3-element Vector{ParetoSmooth.PsisLoo{Float64, Array{Float64, 3}, Vector{Float64}}}:
 Results of PSIS-LOO-CV with 800 Monte Carlo samples and 20 data points. Total Monte Carlo SE of 0.046.
┌───────────┬───────┬──────────┬───────┬─────────┐
│           │ total │ se_total │  mean │ se_mean │
├───────────┼───────┼──────────┼───────┼─────────┤
│   cv_elpd │  9.11 │     0.03 │  0.46 │    0.00 │
│ naive_lpd │ 10.77 │     0.03 │  0.54 │    0.00 │
│     p_eff │  1.65 │     0.01 │  0.08 │    0.00 │
└───────────┴───────┴──────────┴───────┴─────────┘

 Results of PSIS-LOO-CV with 800 Monte Carlo samples and 20 data points. Total Monte Carlo SE of 0.045.
┌───────────┬───────┬──────────┬───────┬─────────┐
│           │ total │ se_total │  mean │ se_mean │
├───────────┼───────┼──────────┼───────┼─────────┤
│   cv_elpd │ 89.18 │     0.05 │  4.46 │    0.00 │
│ naive_lpd │ 90.81 │     0.05 │  4.54 │    0.00 │
│     p_eff │  1.64 │     0.01 │  0.08 │    0.00 │
└───────────┴───────┴──────────┴───────┴─────────┘

 Results of PSIS-LOO-CV with 800 Monte Carlo samples and 20 data points. Total Monte Carlo SE of 0.046.
┌───────────┬───────┬──────────┬───────┬─────────┐
│           │ total │ se_total │  mean │ se_mean │
├───────────┼───────┼──────────┼───────┼─────────┤
│   cv_elpd │  9.14 │     0.04 │  0.46 │    0.00 │
│ naive_lpd │ 10.82 │     0.04 │  0.54 │    0.00 │
│     p_eff │  1.68 │     0.01 │  0.08 │    0.00 │
└───────────┴───────┴──────────┴───────┴─────────┘

julia> e = ParetoSmooth.loo_compare(d)
┌─────────┬─────────┬────────┬────────┐
│         │ cv_elpd │ cv_avg │ weight │
├─────────┼─────────┼────────┼────────┤
│ model_2 │    0.00 │   0.00 │   1.00 │
│ model_3 │  -80.04 │  -4.00 │   0.00 │
│ model_1 │  -80.06 │  -4.00 │   0.00 │
└─────────┴─────────┴────────┴────────┘

julia> f = ParetoSmooth.loo_compare(d)
┌─────────┬─────────┬────────┬────────┐
│         │ cv_elpd │ cv_avg │ weight │
├─────────┼─────────┼────────┼────────┤
│ model_1 │    0.00 │   0.00 │   1.00 │
│ model_2 │  -80.04 │  -4.00 │   0.00 │
│ model_3 │  -80.06 │  -4.00 │   0.00 │
└─────────┴─────────┴────────┴────────┘
ParadaCarleton commented 2 years ago

Hi and thank you so much for this package. It allows me to do model comparison directly in Julia rather than calling Stan's loo via RCall.

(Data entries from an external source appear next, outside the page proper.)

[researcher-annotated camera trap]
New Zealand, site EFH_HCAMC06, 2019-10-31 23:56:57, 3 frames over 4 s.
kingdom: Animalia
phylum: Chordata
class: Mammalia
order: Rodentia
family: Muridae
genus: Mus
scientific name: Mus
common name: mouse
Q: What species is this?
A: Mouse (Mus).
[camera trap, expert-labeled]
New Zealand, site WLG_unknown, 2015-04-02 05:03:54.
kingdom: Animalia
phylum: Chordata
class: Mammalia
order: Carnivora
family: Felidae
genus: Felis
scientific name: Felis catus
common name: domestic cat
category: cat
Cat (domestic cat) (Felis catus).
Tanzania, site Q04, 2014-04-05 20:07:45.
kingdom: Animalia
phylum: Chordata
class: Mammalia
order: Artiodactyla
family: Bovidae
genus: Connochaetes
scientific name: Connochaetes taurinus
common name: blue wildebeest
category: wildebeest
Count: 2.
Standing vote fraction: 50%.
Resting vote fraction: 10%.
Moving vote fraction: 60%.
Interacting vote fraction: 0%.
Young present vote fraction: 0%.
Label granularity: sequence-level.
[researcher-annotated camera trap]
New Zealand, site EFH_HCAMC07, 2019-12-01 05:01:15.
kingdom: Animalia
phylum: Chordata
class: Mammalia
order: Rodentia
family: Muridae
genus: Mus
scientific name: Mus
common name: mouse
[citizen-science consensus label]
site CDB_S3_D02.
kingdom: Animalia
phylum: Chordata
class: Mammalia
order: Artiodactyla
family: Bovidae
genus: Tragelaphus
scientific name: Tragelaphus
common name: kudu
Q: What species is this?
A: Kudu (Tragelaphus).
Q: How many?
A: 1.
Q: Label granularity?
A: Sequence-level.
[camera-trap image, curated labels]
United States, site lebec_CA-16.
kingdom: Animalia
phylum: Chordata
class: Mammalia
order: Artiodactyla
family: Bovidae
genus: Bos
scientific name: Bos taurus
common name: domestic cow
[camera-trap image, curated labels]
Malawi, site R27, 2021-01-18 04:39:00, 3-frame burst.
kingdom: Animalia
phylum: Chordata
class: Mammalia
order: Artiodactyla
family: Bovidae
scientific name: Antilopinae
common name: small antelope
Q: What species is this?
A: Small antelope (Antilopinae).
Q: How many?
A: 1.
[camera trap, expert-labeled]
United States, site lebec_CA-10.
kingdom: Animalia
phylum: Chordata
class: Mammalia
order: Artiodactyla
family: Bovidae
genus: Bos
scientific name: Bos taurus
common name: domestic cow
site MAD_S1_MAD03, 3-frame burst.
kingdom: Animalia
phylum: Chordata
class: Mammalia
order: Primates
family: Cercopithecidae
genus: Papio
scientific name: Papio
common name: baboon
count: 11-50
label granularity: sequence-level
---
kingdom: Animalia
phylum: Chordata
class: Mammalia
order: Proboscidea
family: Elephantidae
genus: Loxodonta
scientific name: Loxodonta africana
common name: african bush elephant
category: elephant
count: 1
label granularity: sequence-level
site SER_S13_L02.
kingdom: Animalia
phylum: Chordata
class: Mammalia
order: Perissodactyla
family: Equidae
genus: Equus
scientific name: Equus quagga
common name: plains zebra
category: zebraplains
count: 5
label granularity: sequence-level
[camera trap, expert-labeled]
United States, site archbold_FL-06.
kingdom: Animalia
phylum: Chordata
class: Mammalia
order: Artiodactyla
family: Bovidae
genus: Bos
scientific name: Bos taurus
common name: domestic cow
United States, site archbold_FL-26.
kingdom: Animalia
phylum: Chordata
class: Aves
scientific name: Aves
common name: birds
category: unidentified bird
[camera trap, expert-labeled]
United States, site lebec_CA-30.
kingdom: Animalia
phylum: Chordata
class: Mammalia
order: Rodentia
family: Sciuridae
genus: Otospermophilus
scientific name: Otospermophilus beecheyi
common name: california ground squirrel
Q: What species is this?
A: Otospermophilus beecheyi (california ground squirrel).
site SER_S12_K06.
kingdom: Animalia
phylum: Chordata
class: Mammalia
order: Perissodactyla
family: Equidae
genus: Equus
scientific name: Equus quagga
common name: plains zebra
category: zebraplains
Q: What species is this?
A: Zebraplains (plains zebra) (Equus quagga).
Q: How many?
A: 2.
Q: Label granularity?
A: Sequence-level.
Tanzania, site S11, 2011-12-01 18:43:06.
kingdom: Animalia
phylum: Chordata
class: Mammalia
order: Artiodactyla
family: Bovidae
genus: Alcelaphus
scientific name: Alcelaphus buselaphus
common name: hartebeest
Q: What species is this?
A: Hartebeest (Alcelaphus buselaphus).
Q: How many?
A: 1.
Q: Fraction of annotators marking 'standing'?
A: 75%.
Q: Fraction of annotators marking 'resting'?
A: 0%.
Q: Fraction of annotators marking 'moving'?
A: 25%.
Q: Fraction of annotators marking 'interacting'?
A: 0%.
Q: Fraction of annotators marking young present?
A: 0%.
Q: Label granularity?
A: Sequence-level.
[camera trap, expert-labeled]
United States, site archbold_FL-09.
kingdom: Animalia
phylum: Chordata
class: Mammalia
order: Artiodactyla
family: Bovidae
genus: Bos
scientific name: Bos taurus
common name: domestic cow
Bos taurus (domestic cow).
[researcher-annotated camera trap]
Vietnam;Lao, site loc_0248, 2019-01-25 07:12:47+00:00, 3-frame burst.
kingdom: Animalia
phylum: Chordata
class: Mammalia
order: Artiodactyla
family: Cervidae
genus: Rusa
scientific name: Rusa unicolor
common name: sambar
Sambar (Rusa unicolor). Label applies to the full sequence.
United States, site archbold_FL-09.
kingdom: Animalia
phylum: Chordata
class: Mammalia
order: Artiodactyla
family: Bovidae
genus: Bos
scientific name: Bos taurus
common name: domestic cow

You're welcome! Always happy to hear that people find my work useful. :)

However, I noticed to that if pass an Array of psis_loo results to loo_compare. The loo_compare functions rearranges the Array. So if you were to repeat the loo_compare again the result will be different as the Array has been reordered according to the model ranking. Is this intended?

Nope! Thanks a bunch for reporting the bug! I've made a PR that should fix this.